Do you see what the first girl is doing? The other two are on “full pointe”, she is on “3/4 pointe”. The key to going on “full pointe” is developing the strength to hold “3/4 pointe” wherein one can thoughtlessly rise over the toes and go into full pointe.


#18

01:35…

Again… the key is to develop sufficient strength to achieve height in the 2nd photo I attached. From there… it is all relatively downhill.

Ballet training is still needed, but you’ve overcome a hell of a lot.


#19

[quote]LoRez wrote:

[quote]achilles007 wrote:
An awkward Arnold in grand plie in first position?? Really? You think this photo is applicable here?[/quote]

I don’t think it’s any more or less applicable than asking about how to build ankle strength for ballet from a bunch of people who have no ballet experience. Especially when you have access to the advice, knowledge and experience of people who DO have ballet experience.

If I remember correctly, PowerPuff does ballet, and she might be the only person on this site who can offer any advice. Which, if I were to guess, is going to come back to “do what your instructor says”.
[/quote]

This is a “releve”:

Please show me where in the world at ALL does that exercise (either turned in or turned out) CEASE being a calf raise?

Power cleans are not a movement that is identical to the movement of every single sport professional that adopts such an exercise-- yet it certainly is FUNCTIONAL enough to aid in the explosive movement(s) of many sports players such as Usain Bolt.

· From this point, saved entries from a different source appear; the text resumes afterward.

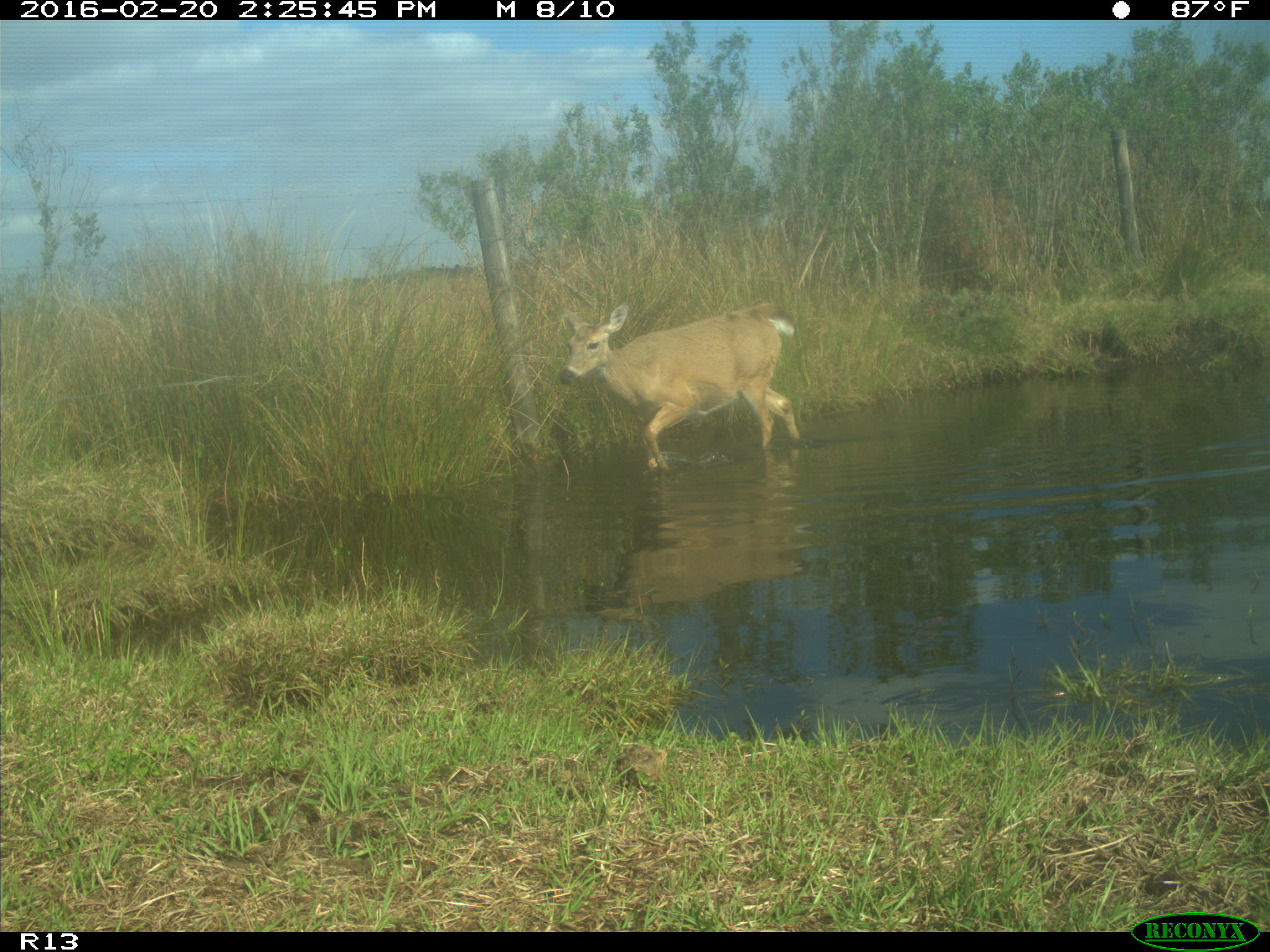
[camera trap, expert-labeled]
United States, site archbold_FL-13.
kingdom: Animalia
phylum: Chordata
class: Mammalia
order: Artiodactyla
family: Cervidae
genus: Odocoileus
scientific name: Odocoileus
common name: deer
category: unidentified deer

You mean to tell me, that heavy calf raises can’t do the same here, when they are virtually identical?


#20

[quote]LoRez wrote:
That said, you got me playing with it, and it seems to be far more a mobility and balance issue than a strength one. I can get up further on my left foot than my right, but I’m having a hell of a time figuring out how to take a photo of it.[/quote]

For “balance” you should be able to hold on to a wall. I agree with you on mobility.